Get out your scalpel, your knife, your sickle, whatever you usually use, doctor; be so kind as to sever the branch that is still blooming but is hopelessly dying and toss it in the purifying flames.

The doctor extended his hand without looking up—and Ignatiev hurried, embarrassed, afraid to do the wrong thing, banded him his pile of test results, references, X rays, and the envelope with one hundred fifty rubles—the envelope with an unseasonal Santa Claus in a painted sleigh with presents for the kiddies. Ignatiev began to look, and saw the doctor. On his head in receding cones sat a cap—a white tiara in blue stripes, a starched ziggurat. Tanned face, eyes lowered onto the papers; and falling powerfully, waterfall-like, terrifying, from his ears down to his waist, in four layers, in forty spirals: a rough, blue Assyrian beard, thick ringlets, black springs, a nocturnal hyacinth. I am Physician of Physicians, Ivanov.

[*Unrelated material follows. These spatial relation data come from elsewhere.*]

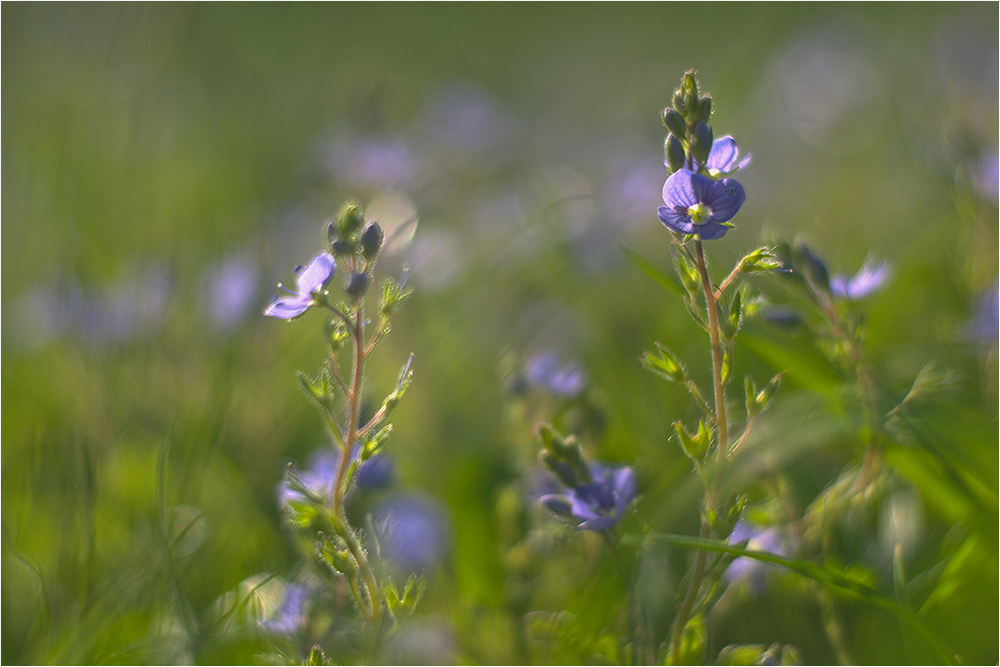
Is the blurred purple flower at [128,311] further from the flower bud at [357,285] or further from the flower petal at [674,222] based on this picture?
the flower petal at [674,222]

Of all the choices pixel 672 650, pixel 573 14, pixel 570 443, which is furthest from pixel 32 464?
pixel 573 14

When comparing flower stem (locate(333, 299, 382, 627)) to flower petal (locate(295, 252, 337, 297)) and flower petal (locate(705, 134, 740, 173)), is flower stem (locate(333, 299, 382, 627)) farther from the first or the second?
flower petal (locate(705, 134, 740, 173))

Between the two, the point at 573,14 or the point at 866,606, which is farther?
the point at 573,14

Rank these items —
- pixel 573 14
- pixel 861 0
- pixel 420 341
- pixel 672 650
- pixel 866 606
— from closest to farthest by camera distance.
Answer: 1. pixel 672 650
2. pixel 866 606
3. pixel 420 341
4. pixel 861 0
5. pixel 573 14

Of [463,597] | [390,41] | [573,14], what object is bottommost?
[463,597]

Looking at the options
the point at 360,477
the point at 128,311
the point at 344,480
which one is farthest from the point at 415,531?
the point at 128,311

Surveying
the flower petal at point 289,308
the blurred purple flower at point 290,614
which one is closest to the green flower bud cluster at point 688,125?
the flower petal at point 289,308

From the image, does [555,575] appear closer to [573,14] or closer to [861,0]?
[861,0]
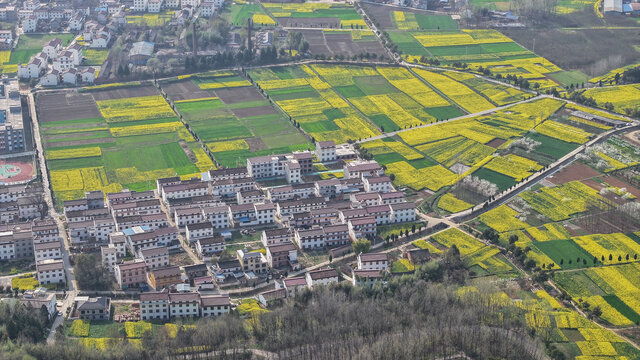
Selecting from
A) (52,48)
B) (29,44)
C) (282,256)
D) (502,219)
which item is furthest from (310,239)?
(29,44)

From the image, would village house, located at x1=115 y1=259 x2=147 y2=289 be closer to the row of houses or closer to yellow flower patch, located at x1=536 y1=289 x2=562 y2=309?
yellow flower patch, located at x1=536 y1=289 x2=562 y2=309

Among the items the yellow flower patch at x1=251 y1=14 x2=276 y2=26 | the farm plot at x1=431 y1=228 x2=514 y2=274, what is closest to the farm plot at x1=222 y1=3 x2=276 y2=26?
the yellow flower patch at x1=251 y1=14 x2=276 y2=26

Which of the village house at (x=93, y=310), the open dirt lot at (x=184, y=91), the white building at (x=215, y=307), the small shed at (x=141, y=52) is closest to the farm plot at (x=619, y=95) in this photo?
the open dirt lot at (x=184, y=91)

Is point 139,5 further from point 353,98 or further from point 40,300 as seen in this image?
point 40,300

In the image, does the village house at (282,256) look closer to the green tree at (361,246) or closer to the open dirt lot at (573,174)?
the green tree at (361,246)

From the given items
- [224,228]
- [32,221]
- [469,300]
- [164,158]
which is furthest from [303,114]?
[469,300]

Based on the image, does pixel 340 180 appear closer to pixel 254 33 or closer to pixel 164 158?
pixel 164 158
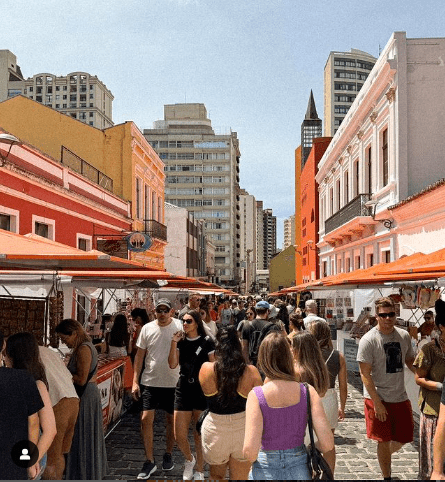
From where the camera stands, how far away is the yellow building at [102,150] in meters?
22.2

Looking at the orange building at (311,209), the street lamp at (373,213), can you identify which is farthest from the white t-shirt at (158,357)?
the orange building at (311,209)

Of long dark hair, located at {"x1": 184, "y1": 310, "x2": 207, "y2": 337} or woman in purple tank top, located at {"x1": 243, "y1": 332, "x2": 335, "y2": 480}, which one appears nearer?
woman in purple tank top, located at {"x1": 243, "y1": 332, "x2": 335, "y2": 480}

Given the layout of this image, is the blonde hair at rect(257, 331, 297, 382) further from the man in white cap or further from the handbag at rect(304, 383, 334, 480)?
the man in white cap

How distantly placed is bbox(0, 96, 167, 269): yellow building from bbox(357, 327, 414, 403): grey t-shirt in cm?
1503

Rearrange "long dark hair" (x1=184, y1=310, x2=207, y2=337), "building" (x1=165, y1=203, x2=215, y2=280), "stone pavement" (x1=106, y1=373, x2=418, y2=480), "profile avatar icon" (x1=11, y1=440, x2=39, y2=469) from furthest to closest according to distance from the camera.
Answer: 1. "building" (x1=165, y1=203, x2=215, y2=280)
2. "stone pavement" (x1=106, y1=373, x2=418, y2=480)
3. "long dark hair" (x1=184, y1=310, x2=207, y2=337)
4. "profile avatar icon" (x1=11, y1=440, x2=39, y2=469)

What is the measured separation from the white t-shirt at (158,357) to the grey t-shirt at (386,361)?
6.85ft

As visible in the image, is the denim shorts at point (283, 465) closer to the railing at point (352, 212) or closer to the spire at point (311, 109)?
the railing at point (352, 212)

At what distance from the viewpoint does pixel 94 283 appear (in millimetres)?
9750

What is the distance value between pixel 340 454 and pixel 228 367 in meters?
3.16

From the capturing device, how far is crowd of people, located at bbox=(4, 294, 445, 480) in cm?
326

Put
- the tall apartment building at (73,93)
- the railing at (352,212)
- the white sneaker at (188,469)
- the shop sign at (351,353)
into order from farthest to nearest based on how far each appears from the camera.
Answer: the tall apartment building at (73,93) < the railing at (352,212) < the shop sign at (351,353) < the white sneaker at (188,469)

“He’s no Ivanov,” Ignatiev thought in horror. The Assyrian picked up the Santa Claus envelope, lifted it by one corner, and asked, “What’s this?” He looked up.

He had no eyes.

The empty sockets gave off the black abyss of nothingness, the underground entrance to other worlds, on the edges of the dead seas of darkness. And he had to go there.

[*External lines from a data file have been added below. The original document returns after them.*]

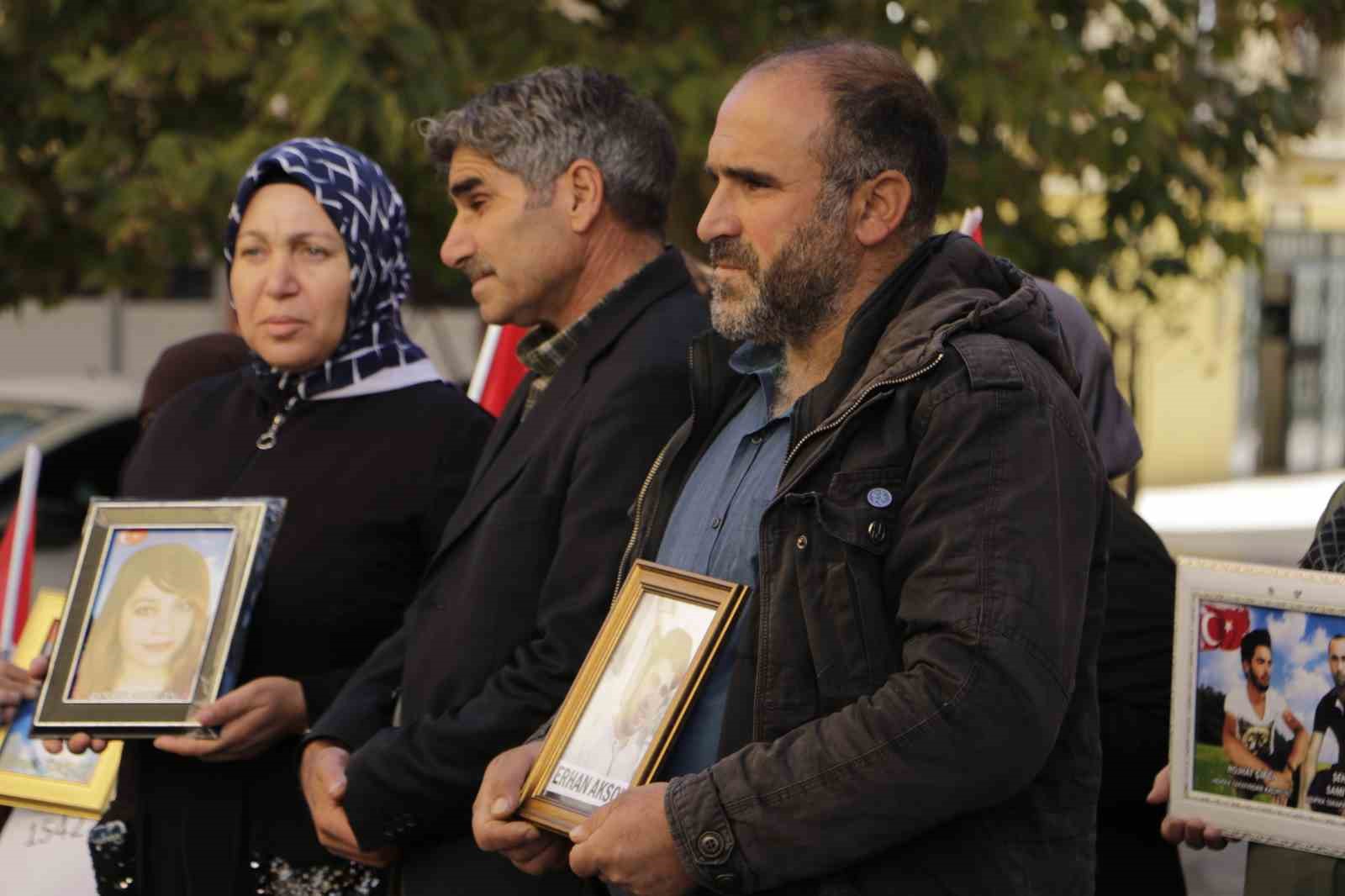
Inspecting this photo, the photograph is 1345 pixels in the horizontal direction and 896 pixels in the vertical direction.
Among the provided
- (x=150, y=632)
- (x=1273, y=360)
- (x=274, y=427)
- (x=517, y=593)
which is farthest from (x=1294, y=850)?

There were no eyes, but there was a gaze. He was looking at Ignatiev.

“What is this?” the Assyrian repeated.

“Money,” Ignatiev said, moving the letters.

“What for.”

“I wanted to… they said… for the operation, I don’t know. You take it. (Ignatiev horrified himself.) I was told, I wanted to. I was told, I asked.”

“All right.”

The professor opened a drawer and swept rosy-cheeked Santa with presents for Valerik into it, his tiara shifted on his head.

“Is surgical intervention indicated for you?”

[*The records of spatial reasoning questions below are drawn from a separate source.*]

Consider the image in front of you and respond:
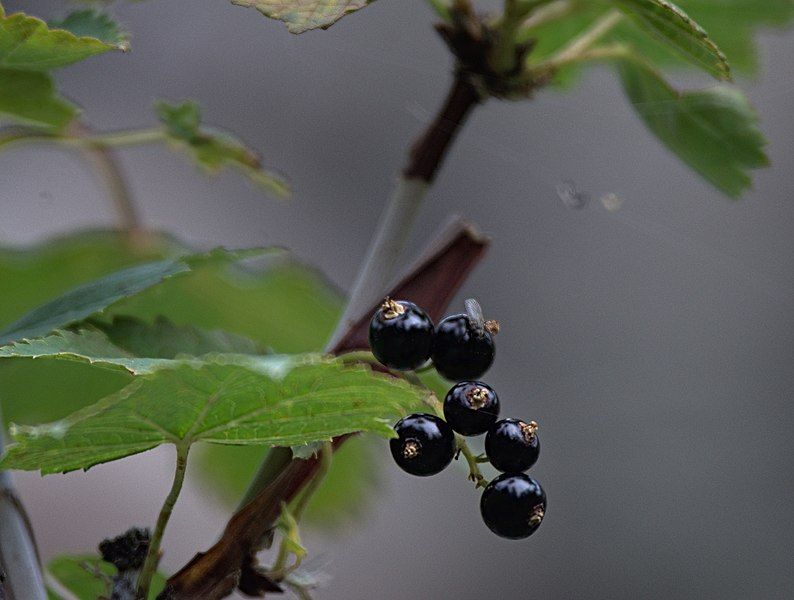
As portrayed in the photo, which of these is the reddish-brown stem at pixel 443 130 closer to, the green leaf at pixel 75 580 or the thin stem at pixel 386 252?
the thin stem at pixel 386 252

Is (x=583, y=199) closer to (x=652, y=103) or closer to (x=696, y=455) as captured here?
(x=652, y=103)

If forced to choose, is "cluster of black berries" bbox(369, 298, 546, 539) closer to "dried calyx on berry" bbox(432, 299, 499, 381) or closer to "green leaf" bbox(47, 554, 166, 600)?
"dried calyx on berry" bbox(432, 299, 499, 381)

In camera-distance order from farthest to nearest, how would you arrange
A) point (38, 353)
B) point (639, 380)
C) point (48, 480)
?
1. point (639, 380)
2. point (48, 480)
3. point (38, 353)

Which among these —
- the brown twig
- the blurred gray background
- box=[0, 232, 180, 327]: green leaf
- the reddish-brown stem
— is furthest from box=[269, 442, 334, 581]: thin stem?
the blurred gray background

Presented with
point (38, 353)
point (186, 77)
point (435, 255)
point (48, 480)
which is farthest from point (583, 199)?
point (186, 77)

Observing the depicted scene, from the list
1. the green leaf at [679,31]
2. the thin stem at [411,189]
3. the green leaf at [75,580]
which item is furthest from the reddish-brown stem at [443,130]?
the green leaf at [75,580]
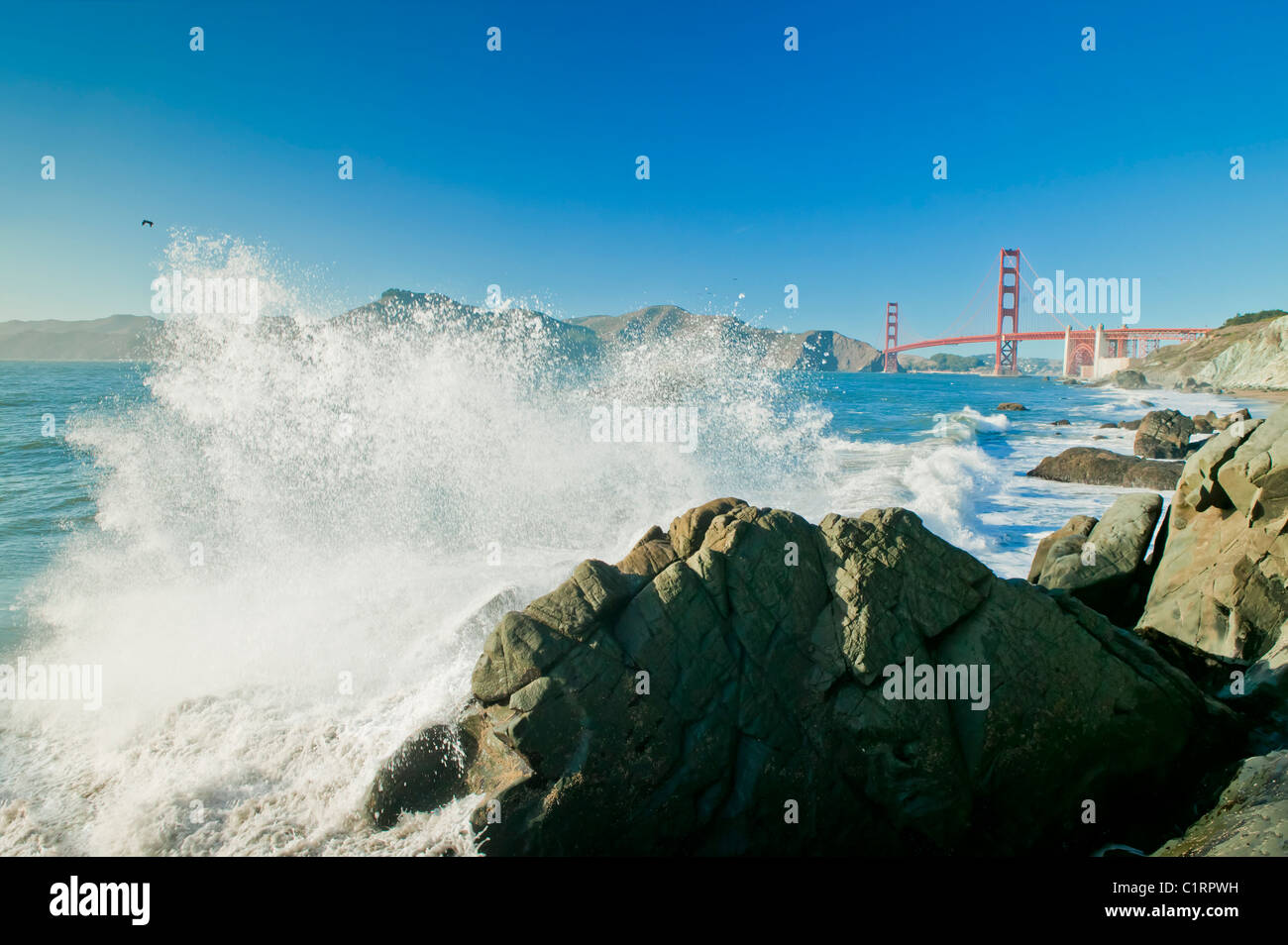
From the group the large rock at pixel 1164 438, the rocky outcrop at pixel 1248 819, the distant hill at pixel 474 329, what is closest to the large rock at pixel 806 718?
the rocky outcrop at pixel 1248 819

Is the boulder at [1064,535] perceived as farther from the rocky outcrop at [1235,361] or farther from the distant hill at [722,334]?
the rocky outcrop at [1235,361]

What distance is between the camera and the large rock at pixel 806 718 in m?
5.22

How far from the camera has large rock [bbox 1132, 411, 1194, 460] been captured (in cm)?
2439

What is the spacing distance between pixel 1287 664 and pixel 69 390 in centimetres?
7015

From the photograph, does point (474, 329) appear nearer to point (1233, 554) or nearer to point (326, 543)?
Result: point (326, 543)

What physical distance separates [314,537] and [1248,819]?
1458cm

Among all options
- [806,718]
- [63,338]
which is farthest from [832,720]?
[63,338]

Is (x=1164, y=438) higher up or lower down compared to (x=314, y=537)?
higher up

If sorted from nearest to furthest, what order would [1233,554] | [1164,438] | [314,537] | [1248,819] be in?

Indicated? It’s indicated. Isn’t it indicated for everyone? I don’t know. There are the test results, lots of figures, all kinds of things… The doctor looked down toward the papers, went through the results, good dependable results with clear purple stamps: all the projections of a cone—circle and triangle—were there; all the Pythagorean symbols, the cabalistic secrets of medicine, the backstage mysticism of the Order. The professor’s clean, surgical nail went down the graphs: thrombocytes… erythrocytes… Ignatiev watched the nail jealously, mentally pushing it along: don’t stop, everything is fine, good numbers, sturdy, clean, roasted nuts. Secretly proud: marvelous, healthy zeros without worms; the fours like excellently built footstools, the eights well-washed eyeglasses; everything suitable, satisfactory. Operation indicated. The Assyrian’s finger stopped. What’s the matter? Something wrong? Ignatiev craned his neck and looked anxiously. Doctor, is it that two over there that you don’t like? Really, you’re right, heh-heh, it’s not quite… a small bruise, I agree, but it’s accidental, don’t pay any attention, read on, there are all those sixes over there, spilled like Armenian grapes. What, they’re no good, either?… Wait, wait, let’s figure this out. The Assyrian moved his finger and went down to the bottom of the page, then flipped through the papers, made a neat pile, and clipped it. He took out the chest X ray and held it up to the light for a long time. He added it to the pile. I think he’s willing, thought Ignatiev. But anxiety blew like a draft through his heart, opening doors, moving curtains. But that too would pass. Actually, more precisely, that was exactly what would pass. I’d like to know what it would be like after. My poor heart, your apple orchards still stir. The bees still buzz and dig in the pink flowers, weighed down by heavy pollen. But the evening sky is darkening, the air is still, the shiny axe is being sharpened. Don’t be afraid. Don’t look. Shut your eyes. Everything will be fine. Everything will be fine. Everything will be very fine.